Document passage:
Yeah, that's an interesting one. It's a tough decision I think right now. Let me explain to you why I think that's a more difficult decision for you than it was for me in terms of deciding whether to do a PhD.

When I graduated from high school in the 1960s, almost everybody got a high school degree and that was it. Very few people went on to university. Those that went on to university typically did an undergraduate degree and then stopped. Maybe 1 in 100 that went on to do a PhD; maybe one in a couple of hundred. In my high school class we had 110 graduates and there were only a couple of PhDs in that whole class and I think that was pretty typical for Canada.

Nowadays, an undergraduate degree is basically a high school degree, right? A master's degree now is equivalent to an undergraduate degree when I graduated. So one of the questions is, is a PhD going to become the equivalent of a masters? I don't think so because currently a PhD in most places is a four-year degree. Now it's different in Europe. In Europe, you can often get a PhD in two years at different places but a standard four-year US/Canadian PhD degree is two years of coursework and two years of writing a dissertation. I went through in a hurry, but that wasn't typical.

So, suppose you are getting a PhD now and you're graduating, what kinds of jobs in academia are you likely to find? Universities are changing and they're changing in a variety of ways. I think this last year on Zoom and the delivery of courses over Zoom has taught many universities that they can deliver courses this way and it's easier and cheaper to do it this way. So I think there's going to be a lot of pressure, at least in some universities, maybe many universities, to build up their online offerings. Those big MOOC courses with the thousands of people in it that were free, maybe those will go away and what you'll see is much greater offerings where you have to pay and you do online courses like students did this year. And many people will say, I'd rather stay at home and do this online, so I think the number of students who want to do it online is going to grow.

The implication for you is, if you want to do what I did -- I taught with a blackboard or a whiteboard, roughly 30 students in undergraduate classes that met two or three times a week -- those are going to become rarer opportunities, I think, because they're expensive. The minimum efficient scale really isn't there. You can scale up and have a much larger presence in online teaching. So I think the universities are going to split into maybe three groups: small undergraduate institutions which are in person, where there is going to be a lot of pressure on faculty to publish but you're going to have a heavy teaching commitment. Or you're going to be a part timer, who's going to be getting a part time job teaching at two or three different universities all online, and that's not much fun. Or you're going to be really good and in that case you can land a job at one of the big prestigious universities where you do have in-person classes, you do have PhD students, but the pressure to publish in the very top journals is going to be very intense.

So my answer is, it depends. Do you want a PhD so you can be an academic and teach in a small university with in-person classes? You need to prep for that. If you want to do online teaching you need to improve your online skills and be prepared to try to cobble together making that work as a career. The Harvard's and the Copenhagen Business School’s and the Texas A&M’s will still be there but I think they're going to be much more selective going forward in attracting faculty, because it's going to be more expensive to offer those programs. There's going to be some hybrid, some online, and some in place.

Stored data

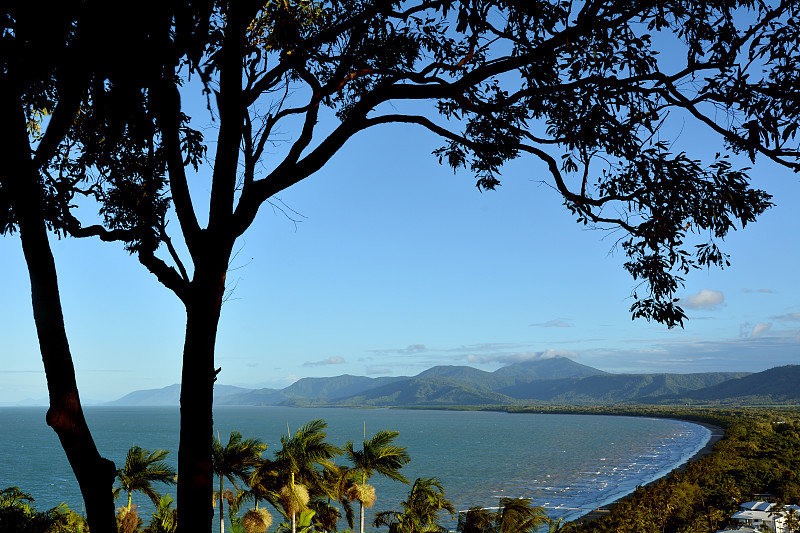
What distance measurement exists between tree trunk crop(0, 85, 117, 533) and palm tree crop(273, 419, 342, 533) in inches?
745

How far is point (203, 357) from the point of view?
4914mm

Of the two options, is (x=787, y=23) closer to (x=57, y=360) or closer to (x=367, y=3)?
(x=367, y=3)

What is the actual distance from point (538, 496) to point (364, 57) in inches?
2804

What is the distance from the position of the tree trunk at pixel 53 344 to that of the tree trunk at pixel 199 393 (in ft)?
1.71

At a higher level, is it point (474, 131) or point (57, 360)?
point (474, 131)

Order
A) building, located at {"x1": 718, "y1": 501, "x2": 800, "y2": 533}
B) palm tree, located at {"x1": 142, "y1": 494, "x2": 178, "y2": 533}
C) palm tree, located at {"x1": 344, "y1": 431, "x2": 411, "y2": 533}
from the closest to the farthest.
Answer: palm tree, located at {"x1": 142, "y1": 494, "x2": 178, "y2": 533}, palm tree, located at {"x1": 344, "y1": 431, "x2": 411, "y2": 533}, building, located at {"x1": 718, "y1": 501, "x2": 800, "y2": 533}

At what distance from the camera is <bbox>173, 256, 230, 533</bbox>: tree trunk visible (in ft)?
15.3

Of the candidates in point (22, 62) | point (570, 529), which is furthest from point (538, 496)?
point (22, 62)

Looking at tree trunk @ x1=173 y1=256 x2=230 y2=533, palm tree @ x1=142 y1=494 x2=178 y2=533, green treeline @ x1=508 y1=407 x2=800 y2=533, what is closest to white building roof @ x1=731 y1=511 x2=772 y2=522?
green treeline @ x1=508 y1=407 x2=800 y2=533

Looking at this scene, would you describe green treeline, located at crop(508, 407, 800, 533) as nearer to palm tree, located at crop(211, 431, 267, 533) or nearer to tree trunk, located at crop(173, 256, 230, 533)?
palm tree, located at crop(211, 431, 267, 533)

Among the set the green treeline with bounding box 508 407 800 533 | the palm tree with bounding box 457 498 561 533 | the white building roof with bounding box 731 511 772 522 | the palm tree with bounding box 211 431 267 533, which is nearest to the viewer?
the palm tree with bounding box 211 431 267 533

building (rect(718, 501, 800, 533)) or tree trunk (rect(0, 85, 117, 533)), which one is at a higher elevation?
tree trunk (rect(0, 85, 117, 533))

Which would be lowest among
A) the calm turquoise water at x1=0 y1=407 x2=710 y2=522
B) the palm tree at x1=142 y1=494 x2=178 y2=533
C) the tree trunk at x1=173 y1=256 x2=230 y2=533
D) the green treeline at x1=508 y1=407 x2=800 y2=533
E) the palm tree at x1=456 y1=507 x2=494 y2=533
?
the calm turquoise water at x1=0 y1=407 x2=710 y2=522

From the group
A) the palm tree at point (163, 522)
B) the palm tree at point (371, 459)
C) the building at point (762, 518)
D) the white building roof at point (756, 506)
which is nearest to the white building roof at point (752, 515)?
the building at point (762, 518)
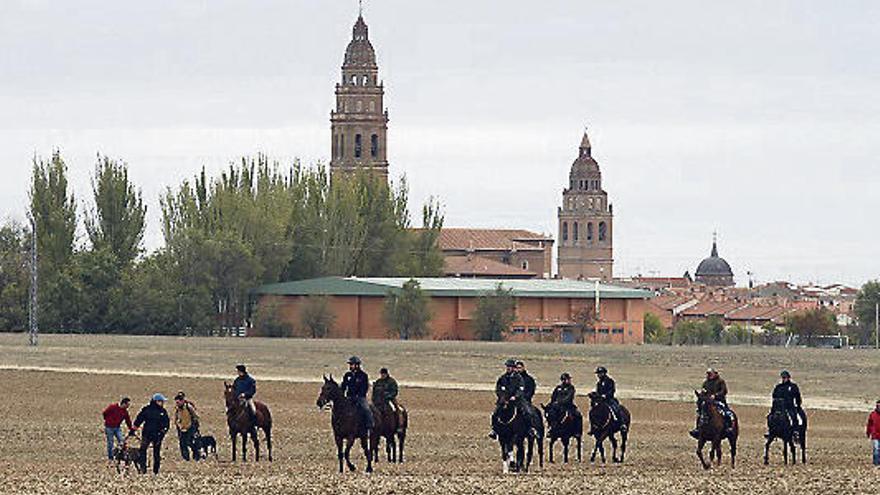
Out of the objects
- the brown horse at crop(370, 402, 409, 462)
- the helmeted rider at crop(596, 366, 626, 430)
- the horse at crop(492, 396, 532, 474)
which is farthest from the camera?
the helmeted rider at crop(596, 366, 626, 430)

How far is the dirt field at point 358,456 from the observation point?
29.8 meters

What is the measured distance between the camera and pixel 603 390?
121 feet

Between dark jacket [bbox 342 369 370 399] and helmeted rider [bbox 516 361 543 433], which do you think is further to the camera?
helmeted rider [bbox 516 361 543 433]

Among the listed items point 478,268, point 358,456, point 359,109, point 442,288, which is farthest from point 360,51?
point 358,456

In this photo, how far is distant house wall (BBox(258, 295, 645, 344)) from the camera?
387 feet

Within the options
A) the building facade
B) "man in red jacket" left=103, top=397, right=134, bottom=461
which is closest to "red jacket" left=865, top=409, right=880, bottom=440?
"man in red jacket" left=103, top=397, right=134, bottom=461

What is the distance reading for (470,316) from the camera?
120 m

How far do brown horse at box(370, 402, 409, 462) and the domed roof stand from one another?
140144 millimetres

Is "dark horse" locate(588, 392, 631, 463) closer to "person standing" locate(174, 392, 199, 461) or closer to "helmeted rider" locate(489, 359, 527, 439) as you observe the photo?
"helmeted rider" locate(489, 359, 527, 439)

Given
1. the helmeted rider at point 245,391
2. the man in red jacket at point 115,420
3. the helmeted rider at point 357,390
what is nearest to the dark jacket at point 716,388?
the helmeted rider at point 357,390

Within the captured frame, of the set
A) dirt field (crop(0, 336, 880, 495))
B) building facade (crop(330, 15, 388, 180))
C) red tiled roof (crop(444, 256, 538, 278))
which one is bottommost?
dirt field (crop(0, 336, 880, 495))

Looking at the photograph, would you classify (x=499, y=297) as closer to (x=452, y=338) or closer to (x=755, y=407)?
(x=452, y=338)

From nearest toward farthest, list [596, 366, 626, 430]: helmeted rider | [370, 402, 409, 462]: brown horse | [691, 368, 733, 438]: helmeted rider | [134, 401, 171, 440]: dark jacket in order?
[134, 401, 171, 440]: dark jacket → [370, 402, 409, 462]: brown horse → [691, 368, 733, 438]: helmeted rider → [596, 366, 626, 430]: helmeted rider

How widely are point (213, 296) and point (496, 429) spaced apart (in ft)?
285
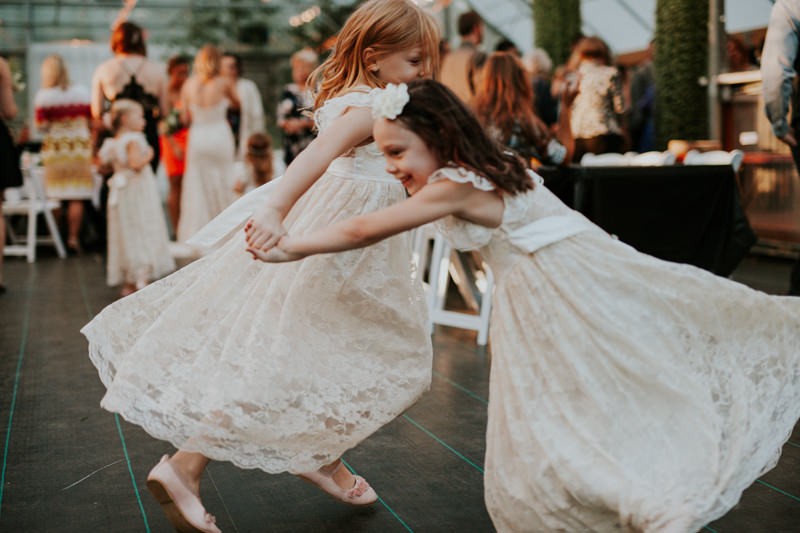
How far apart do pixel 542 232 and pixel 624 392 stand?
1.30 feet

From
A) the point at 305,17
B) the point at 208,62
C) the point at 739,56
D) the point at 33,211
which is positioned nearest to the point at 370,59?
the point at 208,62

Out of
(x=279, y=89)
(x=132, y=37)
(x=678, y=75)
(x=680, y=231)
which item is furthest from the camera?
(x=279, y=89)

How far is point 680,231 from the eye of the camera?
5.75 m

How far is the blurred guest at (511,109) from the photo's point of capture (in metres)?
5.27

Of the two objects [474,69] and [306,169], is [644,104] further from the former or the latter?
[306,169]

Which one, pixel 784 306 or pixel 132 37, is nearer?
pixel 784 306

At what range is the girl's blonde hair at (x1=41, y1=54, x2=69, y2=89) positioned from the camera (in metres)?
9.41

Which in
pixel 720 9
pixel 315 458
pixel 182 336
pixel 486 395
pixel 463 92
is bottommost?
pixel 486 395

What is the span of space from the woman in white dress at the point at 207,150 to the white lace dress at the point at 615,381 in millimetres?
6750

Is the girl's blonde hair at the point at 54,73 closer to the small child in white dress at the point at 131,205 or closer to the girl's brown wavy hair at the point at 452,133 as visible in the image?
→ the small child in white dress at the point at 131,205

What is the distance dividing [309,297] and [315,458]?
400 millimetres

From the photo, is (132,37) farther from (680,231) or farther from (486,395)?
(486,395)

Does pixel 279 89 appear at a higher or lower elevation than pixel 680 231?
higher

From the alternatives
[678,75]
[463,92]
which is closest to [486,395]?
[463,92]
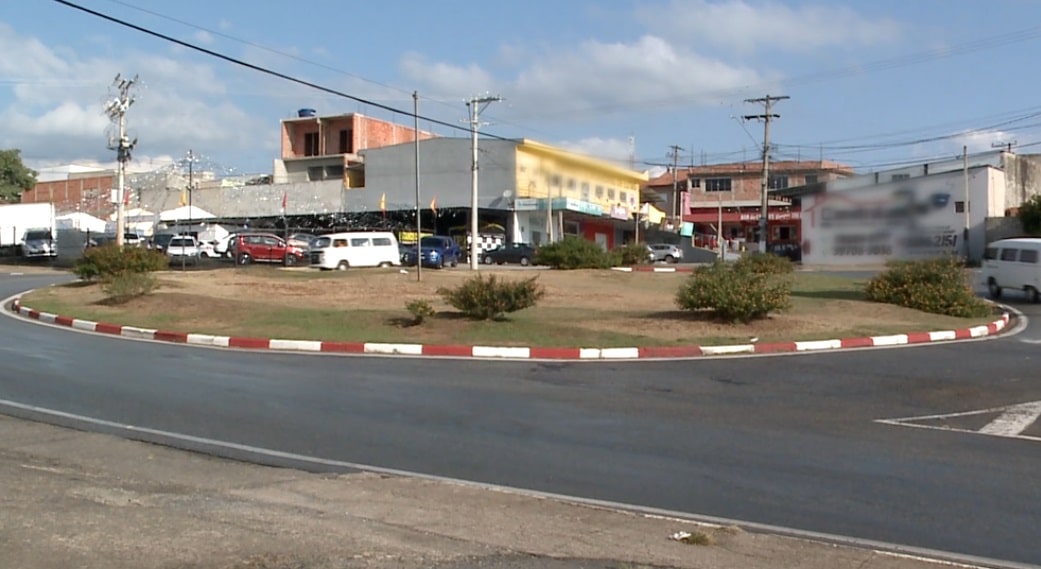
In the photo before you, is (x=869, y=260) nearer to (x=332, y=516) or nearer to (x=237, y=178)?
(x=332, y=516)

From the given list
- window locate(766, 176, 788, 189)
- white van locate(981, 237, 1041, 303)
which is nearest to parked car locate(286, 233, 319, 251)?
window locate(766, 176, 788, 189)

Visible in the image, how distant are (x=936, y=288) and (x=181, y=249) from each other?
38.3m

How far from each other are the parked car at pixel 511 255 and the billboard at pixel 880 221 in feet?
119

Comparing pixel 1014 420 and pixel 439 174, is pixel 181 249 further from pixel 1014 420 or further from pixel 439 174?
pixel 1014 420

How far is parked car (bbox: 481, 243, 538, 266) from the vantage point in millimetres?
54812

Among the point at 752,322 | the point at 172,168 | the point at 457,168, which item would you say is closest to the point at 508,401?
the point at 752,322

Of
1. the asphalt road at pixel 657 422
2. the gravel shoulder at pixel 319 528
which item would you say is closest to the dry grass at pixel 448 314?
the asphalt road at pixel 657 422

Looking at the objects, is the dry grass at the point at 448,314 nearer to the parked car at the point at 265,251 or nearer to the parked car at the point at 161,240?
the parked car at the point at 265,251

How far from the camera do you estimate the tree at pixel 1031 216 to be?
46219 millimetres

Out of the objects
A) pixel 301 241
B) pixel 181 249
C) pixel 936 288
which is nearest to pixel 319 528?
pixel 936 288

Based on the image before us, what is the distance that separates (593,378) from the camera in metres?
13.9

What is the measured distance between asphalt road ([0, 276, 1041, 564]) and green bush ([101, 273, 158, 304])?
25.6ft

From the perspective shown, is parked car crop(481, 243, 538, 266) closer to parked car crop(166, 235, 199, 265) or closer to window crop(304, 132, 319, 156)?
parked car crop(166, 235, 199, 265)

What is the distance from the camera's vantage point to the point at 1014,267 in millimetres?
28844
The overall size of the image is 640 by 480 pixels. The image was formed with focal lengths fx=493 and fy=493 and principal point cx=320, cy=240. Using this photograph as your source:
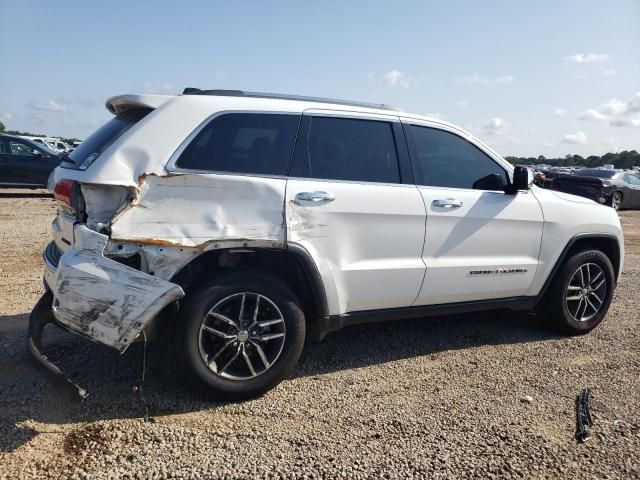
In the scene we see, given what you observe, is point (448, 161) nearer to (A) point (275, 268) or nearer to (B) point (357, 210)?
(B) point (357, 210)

Using the information:
**A)** From the passage on deciding whether to do a PhD, transcribe the text between "When I graduated from" and "typical for Canada.", inclusive.
**B)** Answer these questions from the passage on deciding whether to do a PhD:
(i) How many graduates were in the speaker's high school class?
(ii) How is a standard four-year US/Canadian PhD divided?
(iii) Roughly how many students were in the speaker's undergraduate classes?

Responses to the exercise:
**A)**
When I graduated from high school in the 1960s, almost everybody got a high school degree and that was it. Very few people went on to university. Those that went on to university typically did an undergraduate degree and then stopped. Maybe 1 in 100 that went on to do a PhD; maybe one in a couple of hundred. In my high school class we had 110 graduates and there were only a couple of PhDs in that whole class and I think that was pretty typical for Canada.

**B)**
(i) 110.
(ii) Two years of coursework and two years of writing a dissertation.
(iii) Roughly 30.